> _Your objective_
Can you turn the rows below into a two-column CSV with the headers "prompt" and "response", one line per row? Put each field in double quotes and replace any line breaks inside it with spaces.

(Records from a data collection)
* BEGIN *

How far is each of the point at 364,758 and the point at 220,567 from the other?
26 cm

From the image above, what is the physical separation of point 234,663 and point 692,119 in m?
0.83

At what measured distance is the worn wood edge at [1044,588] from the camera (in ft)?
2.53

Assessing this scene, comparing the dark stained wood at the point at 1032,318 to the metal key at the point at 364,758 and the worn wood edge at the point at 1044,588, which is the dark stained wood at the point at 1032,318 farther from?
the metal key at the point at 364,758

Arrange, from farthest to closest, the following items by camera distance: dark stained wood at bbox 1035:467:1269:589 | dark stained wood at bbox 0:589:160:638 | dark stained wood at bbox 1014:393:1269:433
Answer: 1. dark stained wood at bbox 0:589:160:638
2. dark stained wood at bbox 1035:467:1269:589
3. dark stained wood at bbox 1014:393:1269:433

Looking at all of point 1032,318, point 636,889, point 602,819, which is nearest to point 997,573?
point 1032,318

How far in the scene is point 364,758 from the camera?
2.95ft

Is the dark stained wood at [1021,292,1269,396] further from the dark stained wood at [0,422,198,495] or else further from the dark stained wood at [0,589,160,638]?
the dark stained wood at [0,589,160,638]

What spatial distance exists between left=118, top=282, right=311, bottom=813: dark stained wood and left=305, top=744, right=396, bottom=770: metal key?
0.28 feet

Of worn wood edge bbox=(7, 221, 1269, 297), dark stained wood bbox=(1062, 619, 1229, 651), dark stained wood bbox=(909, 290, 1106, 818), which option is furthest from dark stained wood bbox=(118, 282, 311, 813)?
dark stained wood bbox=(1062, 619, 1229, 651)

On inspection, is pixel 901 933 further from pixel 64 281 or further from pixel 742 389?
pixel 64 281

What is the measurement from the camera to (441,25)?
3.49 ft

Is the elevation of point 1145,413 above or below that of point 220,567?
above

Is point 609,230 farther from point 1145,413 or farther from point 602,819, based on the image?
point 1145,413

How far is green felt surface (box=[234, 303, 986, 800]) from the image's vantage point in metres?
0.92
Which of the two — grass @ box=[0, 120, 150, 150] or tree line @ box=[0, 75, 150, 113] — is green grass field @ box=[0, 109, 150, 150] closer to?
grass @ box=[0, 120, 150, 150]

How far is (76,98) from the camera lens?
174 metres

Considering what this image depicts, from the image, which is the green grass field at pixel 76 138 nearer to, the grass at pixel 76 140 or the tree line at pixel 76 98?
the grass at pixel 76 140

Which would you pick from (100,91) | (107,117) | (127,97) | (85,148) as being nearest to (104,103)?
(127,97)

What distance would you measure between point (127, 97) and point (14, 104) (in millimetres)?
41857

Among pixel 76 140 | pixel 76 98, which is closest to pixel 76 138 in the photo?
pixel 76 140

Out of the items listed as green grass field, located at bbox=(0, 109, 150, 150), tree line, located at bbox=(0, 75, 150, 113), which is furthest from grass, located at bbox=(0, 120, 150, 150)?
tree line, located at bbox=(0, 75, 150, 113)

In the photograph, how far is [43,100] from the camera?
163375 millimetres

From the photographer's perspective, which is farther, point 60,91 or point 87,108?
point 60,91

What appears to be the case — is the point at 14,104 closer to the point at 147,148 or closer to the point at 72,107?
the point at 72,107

* END *

> _Exercise output_
prompt,response
"How far is each of the point at 364,758 and the point at 220,567 from the other?","26 cm"
"From the image above, what is the physical separation of point 234,663 and point 692,119 in m?","0.83"
"At what measured distance is the worn wood edge at [1044,588] from the camera (in ft)?","2.53"
"Assessing this scene, comparing the dark stained wood at the point at 1032,318 to the metal key at the point at 364,758 and the worn wood edge at the point at 1044,588, which is the dark stained wood at the point at 1032,318 farther from?","the metal key at the point at 364,758"
"Arrange, from farthest to closest, the following items by camera distance: dark stained wood at bbox 1035:467:1269:589 | dark stained wood at bbox 0:589:160:638 | dark stained wood at bbox 1014:393:1269:433 Answer:","1. dark stained wood at bbox 0:589:160:638 2. dark stained wood at bbox 1035:467:1269:589 3. dark stained wood at bbox 1014:393:1269:433"
"Looking at all of point 1032,318, point 636,889, point 602,819, which is nearest to point 997,573?","point 1032,318"
"How far in the scene is point 364,758 from the camera?","2.95ft"
"Is the dark stained wood at [1021,292,1269,396] further from the dark stained wood at [0,422,198,495] or else further from the dark stained wood at [0,589,160,638]?","the dark stained wood at [0,589,160,638]"
"What spatial distance exists between left=118, top=282, right=311, bottom=813: dark stained wood and left=305, top=744, right=396, bottom=770: metal key?","0.28 feet"
"Of worn wood edge bbox=(7, 221, 1269, 297), dark stained wood bbox=(1062, 619, 1229, 651), dark stained wood bbox=(909, 290, 1106, 818), which option is furthest from dark stained wood bbox=(118, 282, 311, 813)?","dark stained wood bbox=(1062, 619, 1229, 651)"
"On inspection, is pixel 901 933 further from pixel 64 281 or further from pixel 742 389?","pixel 64 281"
"What is the measurement from the camera to (441,25)?","3.49 ft"
"Is the elevation of point 1145,413 above or below that of point 220,567?","above"
"Is point 609,230 farther from point 1145,413 or farther from point 602,819, based on the image?","point 1145,413"
"How far is green felt surface (box=[234, 303, 986, 800]) from the image's vantage point in metres?","0.92"
"Which of the two — grass @ box=[0, 120, 150, 150] or tree line @ box=[0, 75, 150, 113] — is green grass field @ box=[0, 109, 150, 150] closer to?","grass @ box=[0, 120, 150, 150]"
"How far is (76,98) from the camera lens?","174 metres"
"Considering what this image depicts, from the image, which is the green grass field at pixel 76 138 nearer to, the grass at pixel 76 140 or the tree line at pixel 76 98?","the grass at pixel 76 140"
"Which would you pick from (100,91) | (107,117) | (127,97) | (85,148) as being nearest to (104,103)?","(127,97)"
"What distance would you measure between point (127, 97) and point (14, 104) (in millimetres)?","41857"
"Among pixel 76 140 | pixel 76 98, which is closest to pixel 76 138 in the photo?","pixel 76 140"
"Out of the items listed as green grass field, located at bbox=(0, 109, 150, 150), tree line, located at bbox=(0, 75, 150, 113), which is furthest from grass, located at bbox=(0, 120, 150, 150)?","tree line, located at bbox=(0, 75, 150, 113)"
"In the photograph, how far is [43,100] from the camera?","163375 millimetres"
"From the photographer's perspective, which is farther, point 60,91 or point 87,108?","point 60,91"
"What appears to be the case — is the point at 14,104 closer to the point at 147,148 or closer to the point at 72,107?","the point at 72,107"